39

T he note appeared beneath her door. She swung her shackled feet to the floor and shuffled slowly across her cell. It was Cain who stood on the other side awaiting her reply. She could smell him. The note said: Do you want food? “Yes,” she replied in a low, evenly modulated voice. Then, like a model prisoner, she laid down on her cot again and waited for him to come inside.

She heard the sound of a key being shoved into a padlock, followed by the groaning of hinges. This door was louder than the door of her last cell and the sound of it opening always set her teeth on edge. Cain placed the food at the foot of her cot and quickly withdrew. Elizabeth sat up again and scrutinized the meal: a few inches of baguette, a lump of cheese of indeterminate origin, a bottle of Evian water, chocolate because she had been good.

She devoured the food and gulped the water. Then, when she was certain no one was watching through the spy hole, she shoved her fingers down her throat and vomited her fourth meal onto the floor of her cell. Cain burst in two minutes later and glared at her angrily. Her blanket was now wrapped around her shoulders and she appeared to be shivering uncontrollably. “The ketamine,” she whispered. “You’re killing me with the ketamine.”

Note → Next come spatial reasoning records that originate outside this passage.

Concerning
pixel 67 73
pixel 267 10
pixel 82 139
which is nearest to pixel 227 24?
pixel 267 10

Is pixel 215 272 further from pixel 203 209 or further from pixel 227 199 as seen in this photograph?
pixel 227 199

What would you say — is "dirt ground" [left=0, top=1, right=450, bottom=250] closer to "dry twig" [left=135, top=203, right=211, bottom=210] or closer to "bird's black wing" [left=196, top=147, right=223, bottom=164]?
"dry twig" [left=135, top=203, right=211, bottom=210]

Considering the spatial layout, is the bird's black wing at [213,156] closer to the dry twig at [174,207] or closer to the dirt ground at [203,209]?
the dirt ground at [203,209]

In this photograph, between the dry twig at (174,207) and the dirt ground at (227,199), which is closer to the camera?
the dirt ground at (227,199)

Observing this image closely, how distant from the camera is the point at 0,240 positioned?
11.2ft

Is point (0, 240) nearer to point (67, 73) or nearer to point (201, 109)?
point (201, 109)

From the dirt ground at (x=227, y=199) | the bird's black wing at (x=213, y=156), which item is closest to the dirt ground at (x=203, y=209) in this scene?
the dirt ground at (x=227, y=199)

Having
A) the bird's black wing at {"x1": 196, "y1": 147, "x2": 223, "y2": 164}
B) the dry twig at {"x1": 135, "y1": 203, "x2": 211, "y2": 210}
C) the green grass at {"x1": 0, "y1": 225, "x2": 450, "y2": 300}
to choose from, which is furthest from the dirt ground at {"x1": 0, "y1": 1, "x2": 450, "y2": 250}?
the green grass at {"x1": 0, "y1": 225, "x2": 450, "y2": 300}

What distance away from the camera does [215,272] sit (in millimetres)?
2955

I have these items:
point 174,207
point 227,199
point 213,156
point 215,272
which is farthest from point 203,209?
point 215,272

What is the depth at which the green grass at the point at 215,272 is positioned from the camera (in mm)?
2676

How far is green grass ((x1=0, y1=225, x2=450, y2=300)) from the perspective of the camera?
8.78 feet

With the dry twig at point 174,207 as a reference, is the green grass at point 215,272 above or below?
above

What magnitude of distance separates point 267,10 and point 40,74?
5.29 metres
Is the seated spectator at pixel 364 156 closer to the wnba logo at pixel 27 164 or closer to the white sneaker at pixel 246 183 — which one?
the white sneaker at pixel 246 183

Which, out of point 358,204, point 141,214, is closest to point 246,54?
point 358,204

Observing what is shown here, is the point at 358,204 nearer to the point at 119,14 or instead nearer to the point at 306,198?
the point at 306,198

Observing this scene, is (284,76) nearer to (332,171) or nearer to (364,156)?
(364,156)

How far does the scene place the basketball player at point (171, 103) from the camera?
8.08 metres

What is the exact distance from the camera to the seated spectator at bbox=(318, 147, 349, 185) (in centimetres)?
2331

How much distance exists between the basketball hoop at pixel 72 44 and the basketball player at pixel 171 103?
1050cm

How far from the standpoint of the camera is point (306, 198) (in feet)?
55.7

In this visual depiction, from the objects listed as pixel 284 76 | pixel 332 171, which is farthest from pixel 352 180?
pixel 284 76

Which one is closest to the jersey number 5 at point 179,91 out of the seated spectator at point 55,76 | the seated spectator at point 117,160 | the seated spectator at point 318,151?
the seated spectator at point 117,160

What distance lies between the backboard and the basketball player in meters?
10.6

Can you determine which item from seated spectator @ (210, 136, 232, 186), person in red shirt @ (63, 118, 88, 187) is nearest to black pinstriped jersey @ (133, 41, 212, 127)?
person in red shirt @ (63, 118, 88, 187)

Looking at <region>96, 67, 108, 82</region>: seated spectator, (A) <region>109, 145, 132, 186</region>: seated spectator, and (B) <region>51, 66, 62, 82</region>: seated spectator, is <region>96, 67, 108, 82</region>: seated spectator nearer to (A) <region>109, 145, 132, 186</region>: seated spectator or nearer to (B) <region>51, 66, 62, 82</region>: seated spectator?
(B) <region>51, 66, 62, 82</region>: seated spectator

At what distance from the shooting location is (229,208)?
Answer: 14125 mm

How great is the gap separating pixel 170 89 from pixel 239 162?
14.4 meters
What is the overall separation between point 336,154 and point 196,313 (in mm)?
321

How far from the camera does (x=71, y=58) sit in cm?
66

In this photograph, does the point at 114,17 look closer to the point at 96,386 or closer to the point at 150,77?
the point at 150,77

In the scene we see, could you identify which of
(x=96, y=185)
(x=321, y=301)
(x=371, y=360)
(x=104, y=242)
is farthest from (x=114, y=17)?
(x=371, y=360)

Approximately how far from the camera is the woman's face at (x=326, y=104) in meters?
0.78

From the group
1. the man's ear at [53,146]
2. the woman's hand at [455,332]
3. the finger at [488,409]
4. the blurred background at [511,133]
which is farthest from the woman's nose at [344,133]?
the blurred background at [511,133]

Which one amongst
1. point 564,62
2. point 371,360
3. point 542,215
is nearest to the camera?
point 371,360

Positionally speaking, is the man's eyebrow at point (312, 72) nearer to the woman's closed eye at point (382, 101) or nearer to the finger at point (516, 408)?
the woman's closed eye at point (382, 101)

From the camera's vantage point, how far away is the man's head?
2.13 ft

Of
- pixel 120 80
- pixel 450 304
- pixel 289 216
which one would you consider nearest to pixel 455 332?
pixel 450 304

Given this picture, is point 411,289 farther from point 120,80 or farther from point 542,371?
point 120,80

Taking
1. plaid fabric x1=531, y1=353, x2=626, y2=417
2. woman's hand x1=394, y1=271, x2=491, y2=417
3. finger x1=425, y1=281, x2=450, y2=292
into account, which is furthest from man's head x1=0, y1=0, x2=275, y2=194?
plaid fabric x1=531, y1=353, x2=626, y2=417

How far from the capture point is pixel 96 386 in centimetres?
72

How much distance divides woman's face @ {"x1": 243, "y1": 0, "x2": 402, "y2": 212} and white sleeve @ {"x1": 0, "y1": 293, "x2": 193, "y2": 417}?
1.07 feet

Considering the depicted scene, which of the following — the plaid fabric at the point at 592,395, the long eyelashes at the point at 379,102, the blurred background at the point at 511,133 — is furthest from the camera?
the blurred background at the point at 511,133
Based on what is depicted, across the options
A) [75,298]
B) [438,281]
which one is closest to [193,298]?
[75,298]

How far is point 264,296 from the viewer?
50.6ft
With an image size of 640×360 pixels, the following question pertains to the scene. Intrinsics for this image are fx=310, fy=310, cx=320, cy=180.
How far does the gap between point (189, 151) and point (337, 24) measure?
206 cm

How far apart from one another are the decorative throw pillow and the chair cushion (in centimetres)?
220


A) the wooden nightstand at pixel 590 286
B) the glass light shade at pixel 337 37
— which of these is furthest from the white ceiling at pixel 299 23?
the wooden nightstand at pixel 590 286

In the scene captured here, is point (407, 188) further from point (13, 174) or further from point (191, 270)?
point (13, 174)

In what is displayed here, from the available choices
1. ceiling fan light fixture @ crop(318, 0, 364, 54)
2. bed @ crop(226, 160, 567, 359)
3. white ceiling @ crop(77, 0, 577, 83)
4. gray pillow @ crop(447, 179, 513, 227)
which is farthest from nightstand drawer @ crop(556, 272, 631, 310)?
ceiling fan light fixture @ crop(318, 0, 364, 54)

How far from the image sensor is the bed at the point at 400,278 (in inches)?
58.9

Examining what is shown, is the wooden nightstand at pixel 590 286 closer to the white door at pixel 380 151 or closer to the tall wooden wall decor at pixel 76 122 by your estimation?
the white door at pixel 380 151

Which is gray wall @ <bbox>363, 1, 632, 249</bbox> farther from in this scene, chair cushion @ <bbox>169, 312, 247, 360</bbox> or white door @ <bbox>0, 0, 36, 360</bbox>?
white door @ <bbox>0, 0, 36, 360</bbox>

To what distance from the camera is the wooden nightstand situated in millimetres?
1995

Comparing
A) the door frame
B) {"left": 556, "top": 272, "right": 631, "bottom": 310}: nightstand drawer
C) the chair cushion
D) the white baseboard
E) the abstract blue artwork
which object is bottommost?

Abel brought a bucket of water and a rag and made her clean her own vomit. Only when her cell was cleansed of impure female excretions did Cain reappear. He stood as far from her as possible, as though he feared catching whatever was ailing her, and with a terse movement of his hand invited her to explain her affliction.

“Idiopathic paroxysmal ventricular tachycardia.” She paused for a moment and drew a series of rapid heavy breaths. “It is a fancy way of saying that I suffer from sporadic arrhythmia in the lower chambers of my heart: the ventricles. This sporadic arrhythmia has been exacerbated by too many injections of ketamine. My heartbeat is now dangerously rapid and arrhythmic and my blood pressure is extremely low, which is causing the nausea and the chills. If you give me another shot of ketamine, you could very well kill me.”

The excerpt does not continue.